Records supplied:

>>>

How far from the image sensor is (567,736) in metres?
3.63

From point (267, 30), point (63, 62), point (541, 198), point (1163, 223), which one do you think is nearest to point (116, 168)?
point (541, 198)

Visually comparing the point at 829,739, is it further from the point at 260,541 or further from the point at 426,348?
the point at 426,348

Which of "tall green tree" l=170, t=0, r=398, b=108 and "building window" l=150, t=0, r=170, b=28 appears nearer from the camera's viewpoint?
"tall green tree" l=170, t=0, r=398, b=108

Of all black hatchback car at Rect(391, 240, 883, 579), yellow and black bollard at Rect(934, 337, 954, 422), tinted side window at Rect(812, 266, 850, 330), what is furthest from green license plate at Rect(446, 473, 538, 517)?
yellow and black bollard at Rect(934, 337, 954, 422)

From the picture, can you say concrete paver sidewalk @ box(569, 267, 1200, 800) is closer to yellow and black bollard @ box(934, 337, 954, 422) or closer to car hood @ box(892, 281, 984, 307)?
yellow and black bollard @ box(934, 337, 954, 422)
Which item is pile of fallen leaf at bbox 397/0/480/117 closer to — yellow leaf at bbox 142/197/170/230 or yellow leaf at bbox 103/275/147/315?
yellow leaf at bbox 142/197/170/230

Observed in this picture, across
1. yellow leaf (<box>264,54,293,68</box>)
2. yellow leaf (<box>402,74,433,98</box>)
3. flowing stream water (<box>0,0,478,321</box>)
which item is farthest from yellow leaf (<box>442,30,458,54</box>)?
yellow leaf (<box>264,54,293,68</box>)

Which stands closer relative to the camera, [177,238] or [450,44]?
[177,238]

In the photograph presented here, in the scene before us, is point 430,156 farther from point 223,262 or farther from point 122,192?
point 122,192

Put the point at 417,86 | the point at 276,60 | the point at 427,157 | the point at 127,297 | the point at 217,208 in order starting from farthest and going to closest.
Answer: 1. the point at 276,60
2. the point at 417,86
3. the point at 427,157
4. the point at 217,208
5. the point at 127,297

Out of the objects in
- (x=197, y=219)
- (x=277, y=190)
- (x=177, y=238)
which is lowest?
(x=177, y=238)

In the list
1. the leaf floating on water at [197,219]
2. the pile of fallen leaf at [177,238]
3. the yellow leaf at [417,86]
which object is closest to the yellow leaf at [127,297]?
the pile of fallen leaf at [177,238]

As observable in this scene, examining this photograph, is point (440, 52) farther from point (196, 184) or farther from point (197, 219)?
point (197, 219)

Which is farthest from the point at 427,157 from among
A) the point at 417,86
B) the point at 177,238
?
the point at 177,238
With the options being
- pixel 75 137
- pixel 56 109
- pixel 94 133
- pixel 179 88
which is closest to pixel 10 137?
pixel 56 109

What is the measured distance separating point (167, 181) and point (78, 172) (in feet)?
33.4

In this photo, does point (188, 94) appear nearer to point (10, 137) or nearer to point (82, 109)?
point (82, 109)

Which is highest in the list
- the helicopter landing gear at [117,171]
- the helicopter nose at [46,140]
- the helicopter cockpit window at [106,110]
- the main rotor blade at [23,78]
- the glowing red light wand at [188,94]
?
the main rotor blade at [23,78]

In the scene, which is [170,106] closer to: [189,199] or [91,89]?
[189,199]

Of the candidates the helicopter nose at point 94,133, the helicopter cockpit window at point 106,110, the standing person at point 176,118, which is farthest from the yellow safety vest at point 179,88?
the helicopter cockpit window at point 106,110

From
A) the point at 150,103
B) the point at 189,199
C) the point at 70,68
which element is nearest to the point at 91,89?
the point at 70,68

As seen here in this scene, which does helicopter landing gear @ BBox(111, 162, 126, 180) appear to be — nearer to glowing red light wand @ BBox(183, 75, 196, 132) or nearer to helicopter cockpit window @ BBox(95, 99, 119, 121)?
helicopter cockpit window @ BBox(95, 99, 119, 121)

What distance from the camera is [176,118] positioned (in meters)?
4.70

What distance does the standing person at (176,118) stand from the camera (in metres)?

<<<

Objective: Repeat the lines above exactly.

Final result:
How far from the image sensor is (567,736) in metres?
3.63

From point (267, 30), point (63, 62), point (541, 198), point (1163, 223), which one do you think is nearest to point (116, 168)?
point (541, 198)

Visually comparing the point at 829,739, is it further from the point at 260,541 or further from the point at 426,348?
the point at 426,348

Which of "tall green tree" l=170, t=0, r=398, b=108 and "building window" l=150, t=0, r=170, b=28 appears nearer from the camera's viewpoint?
"tall green tree" l=170, t=0, r=398, b=108

Of all black hatchback car at Rect(391, 240, 883, 579), yellow and black bollard at Rect(934, 337, 954, 422), tinted side window at Rect(812, 266, 850, 330), what is furthest from green license plate at Rect(446, 473, 538, 517)?
yellow and black bollard at Rect(934, 337, 954, 422)

From the picture, can you say concrete paver sidewalk @ box(569, 267, 1200, 800) is closer to yellow and black bollard @ box(934, 337, 954, 422) or closer to car hood @ box(892, 281, 984, 307)?
yellow and black bollard @ box(934, 337, 954, 422)
Which item is pile of fallen leaf at bbox 397/0/480/117 closer to — yellow leaf at bbox 142/197/170/230 or yellow leaf at bbox 103/275/147/315?
yellow leaf at bbox 142/197/170/230

Observed in this picture, across
1. yellow leaf (<box>264,54,293,68</box>)
2. yellow leaf (<box>402,74,433,98</box>)
3. flowing stream water (<box>0,0,478,321</box>)
which item is farthest from yellow leaf (<box>442,30,458,54</box>)?
yellow leaf (<box>264,54,293,68</box>)

Which stands closer relative to the camera, [177,238] or [450,44]?
[177,238]

In the photograph presented here, in the scene before us, is point 430,156 farther from point 223,262 or farther from point 122,192?
point 122,192

Put the point at 417,86 | the point at 276,60 | the point at 427,157 | the point at 127,297 | the point at 217,208 in order starting from farthest and going to closest.
Answer: 1. the point at 276,60
2. the point at 417,86
3. the point at 427,157
4. the point at 217,208
5. the point at 127,297

Out of the objects in
- (x=197, y=219)
- (x=277, y=190)
- (x=177, y=238)
which is lowest?
(x=177, y=238)

In the list
1. the leaf floating on water at [197,219]
2. the pile of fallen leaf at [177,238]
3. the yellow leaf at [417,86]
which object is closest to the yellow leaf at [127,297]?
the pile of fallen leaf at [177,238]

As observable in this scene, examining this photograph, is point (440, 52) farther from point (196, 184) or farther from point (197, 219)?
point (197, 219)

Which is farthest from the point at 427,157 from among
A) the point at 417,86
B) the point at 177,238
?
the point at 177,238
With the options being
- pixel 75 137
- pixel 56 109
- pixel 94 133
- pixel 179 88
which is closest to pixel 10 137?
pixel 56 109

What is the measured distance separating point (167, 181) and point (78, 172) (in feet)?
33.4

In this photo, does point (188, 94) appear nearer to point (10, 137) or nearer to point (82, 109)?
point (82, 109)

Which is highest in the list
- the helicopter landing gear at [117,171]
- the helicopter nose at [46,140]
- the helicopter cockpit window at [106,110]
- the main rotor blade at [23,78]
- the glowing red light wand at [188,94]
?
the main rotor blade at [23,78]

In the scene, which is [170,106] closer to: [189,199] or [91,89]?
[189,199]

Of the candidates the helicopter nose at point 94,133, the helicopter cockpit window at point 106,110, the standing person at point 176,118, which is farthest from the yellow safety vest at point 179,88?
the helicopter cockpit window at point 106,110

From
A) the point at 150,103
B) the point at 189,199
C) the point at 70,68
which element is nearest to the point at 91,89?
the point at 70,68

As seen here in this scene, which does helicopter landing gear @ BBox(111, 162, 126, 180) appear to be — nearer to glowing red light wand @ BBox(183, 75, 196, 132) or nearer to helicopter cockpit window @ BBox(95, 99, 119, 121)?
helicopter cockpit window @ BBox(95, 99, 119, 121)

What distance from the camera is [176,118] positioned (in meters)?
4.70

What distance does the standing person at (176,118) stand from the camera (in metres)?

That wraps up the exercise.